In their work, scientists constantly rely on databases filled with biological information (such as DNA sequences or population data) and the tools that they use to make sense of all of this data. These resources are used both when designing experiments and afterwards, when they use various tools and databases to analyse the results of their experimental studies.

But how does the biological data get into the databases? And how do we make sure that the data is usable and not just a jumbled mess?

The continuously growing amounts of biological data need to be not only accurately tagged and organised, but also easily accessible in public online databases in order to be useful to scientists and to enhance the progress of scientific research.

What are Gene Ontology Annotations?

Gene Ontology (GO) annotation aims to organise the ever-expanding amounts of biological data available to scientists using standardised criteria, and to make this data easily accessible to researchers as well as computers.

It is the job of biocurators to extract information from published scientific literature and to annotate them using universal, but consistent, criteria. Think of a librarian categorising and cataloguing books in a vast library. Just as these book categories enable users to search for the book they are interested in, the GO tags, or annotations, allow scientists to more easily identify their genes of interest. These GO tags subsequently form an invaluable resource for analysis of large experimental datasets, for instance, lists of genes associated with heart disease risk.

GO serves to provide summaries describing the roles of genes and their products, which are mostly proteins.
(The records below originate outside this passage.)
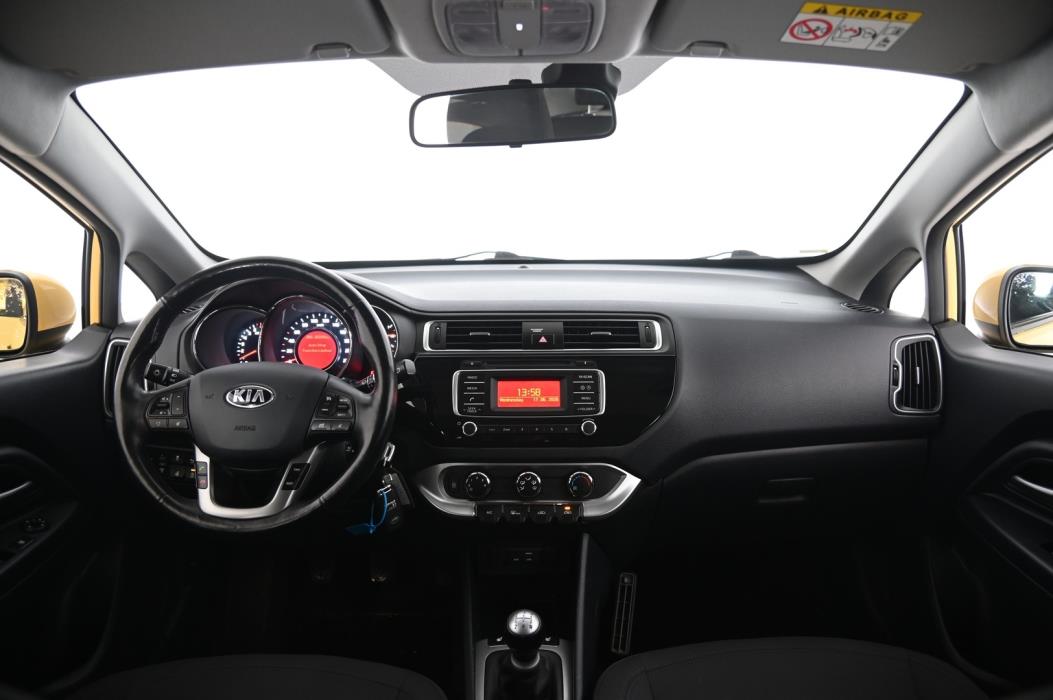 KIA Rio 2015
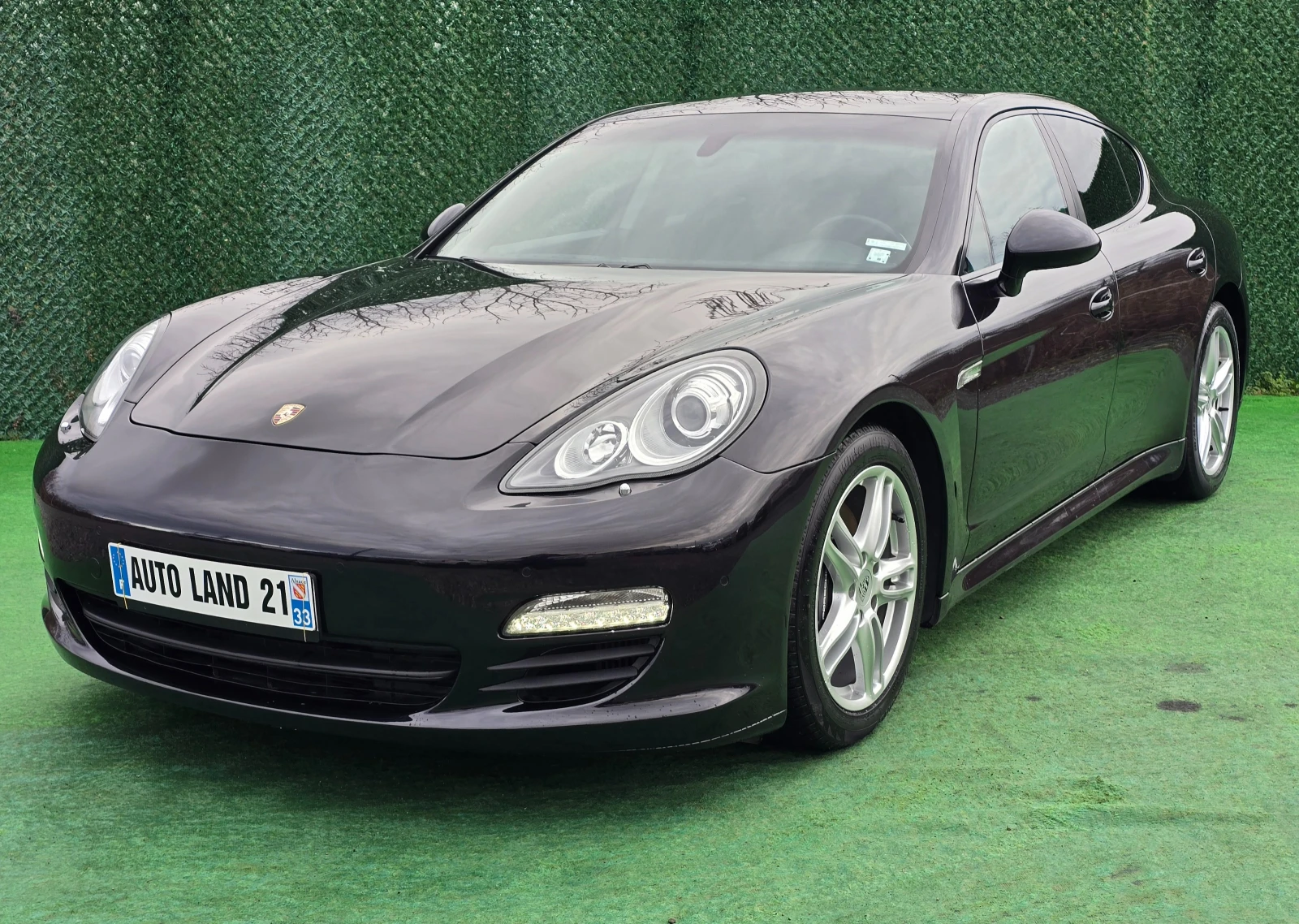 Porsche Panamera 3.0d* 250��* 8��������* 92000��* ���� 5B | Mobile.bg � ����������� 1
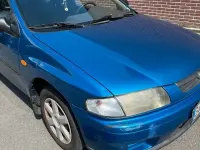 Brugt Mazda 323 73 HK (53 kW) 1997 Sedan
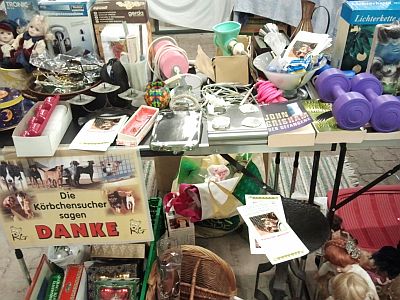 Flohmarkt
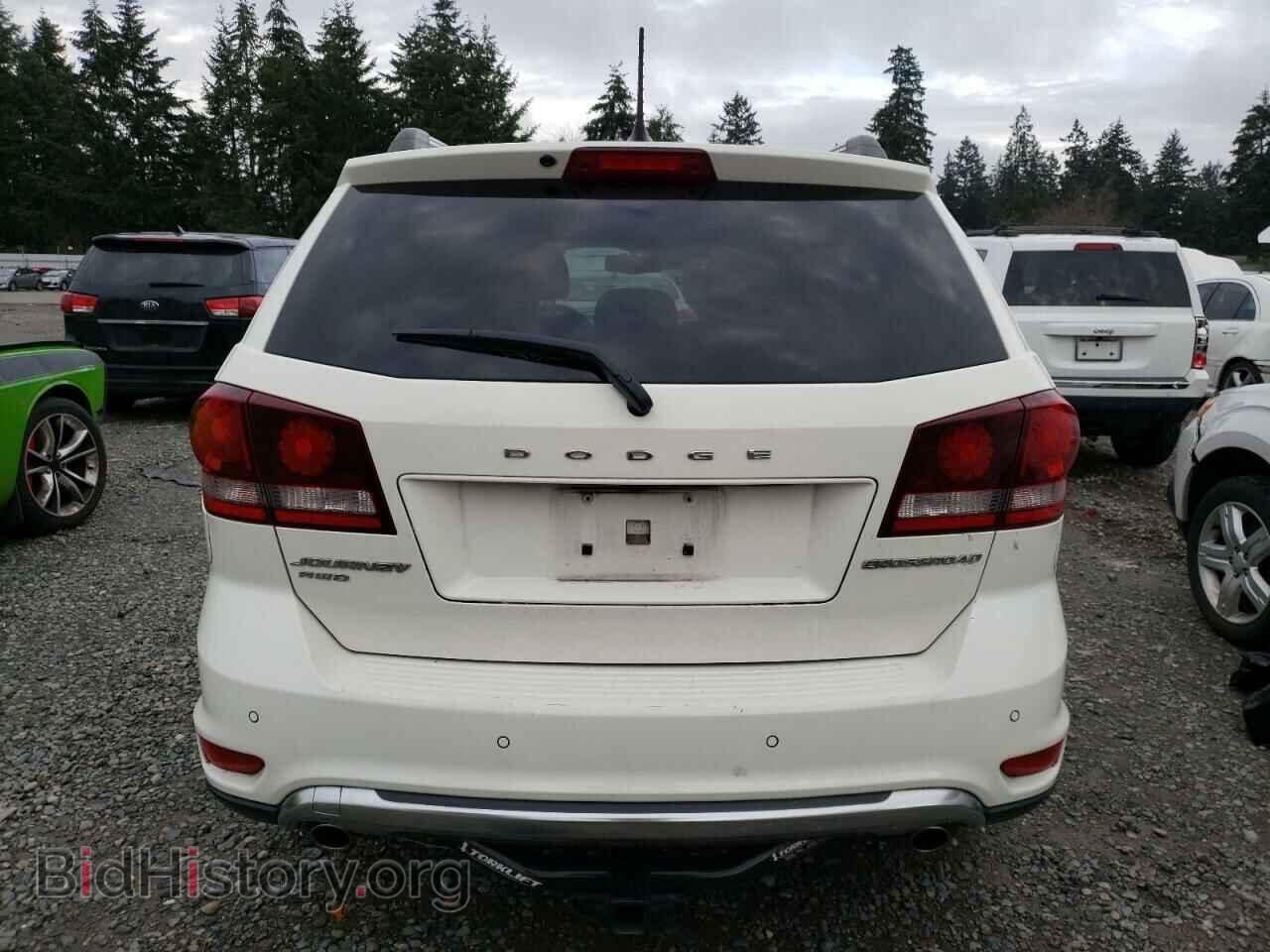 2015 DODGE JOURNEY - VIN: 3C4PDDGG5FT721018 - Фото 6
Other sets of biological terms that describe the types of cells and tissues, in which the proteins being annotated carry out their functions, are used to further supplement the GO annotations and create more informative gene records. The tagged biological information is then accessible in a number of online scientific databases as well as Wikipedia.

The UCL Gene Ontology Biocuration Team 2016. From the left: Barbara Kramarz, Rebecca Foulger, Rachael Huntley, Paul Denny and Ruth Lovering (also Nancy Campbell, not pictured, currently on maternity leave).

There are two Gene Ontology annotation teams working at UCL: the BHF-funded team of biocurators, focusing on annotation of proteins and miRNAs involved in cardiovascular physiology, and the neurological biology team, currently focusing on Parkinson’s disease and projects about the junctions between the nerves in the brain, called synapses.

If researchers publish an article about the role of a certain protein, let’s call it ‘Protein A’, and its role is in heart enlargement, or hypertrophy, biocurators can annotate ‘Protein A’ using GO tags describing this role. For example, if the article demonstrated that ‘Protein A’ binds to DNA inside the nucleus, through which it regulates the expression of other genes, which in turn trigger an increase the thickness of heart walls, all of this information about ‘Protein A’ can be catalogued using the GO annotations.

There will likely be more proteins with similar roles and, therefore, the universal GO tags can be used by researchers and clinicians attempting to design therapies for heart hypertrophy to identify the proteins and specific cellular mechanisms that could be targeted in treatment of this heart condition. Hence, comprehensive GO annotations of genes involved in heart physiology are a key prerequisite for streamlining the identification of drug targets and subsequent development of treatments.

Why is GO annotation important?

GO annotations are most often used to analyse genes that are affected in different diseases, including diseases of the heart.

Say you needed to use a library to research a specific subject area, e.g. the history of heart transplantation. If the books in your library were not catalogued and organised you’d have to pull each book off of the shelves in turn to decide whether it was relevant to your research. You could be in the library some time.

If, however, the books were clearly categorised, you could easily select books labelled with ‘organ transplantation’, ‘heart surgery’, or ‘history of medicine’ to find the books that you needed. Similarly, GO annotations allow researchers to more efficiently identify the genes, which should be investigated in further studies in context of specific health conditions.

Overall, the GO annotation initiative leads to creating more comprehensive knowledge bases, or libraries of highly specialised scientific and medical information, which in turn allow for enhanced analyses of large datasets and for better-informed design of further laboratory and clinical studies. Finally, all of this work this will lead to improvements in disease counselling, diagnosis and prognosis as well as the development of disease therapies.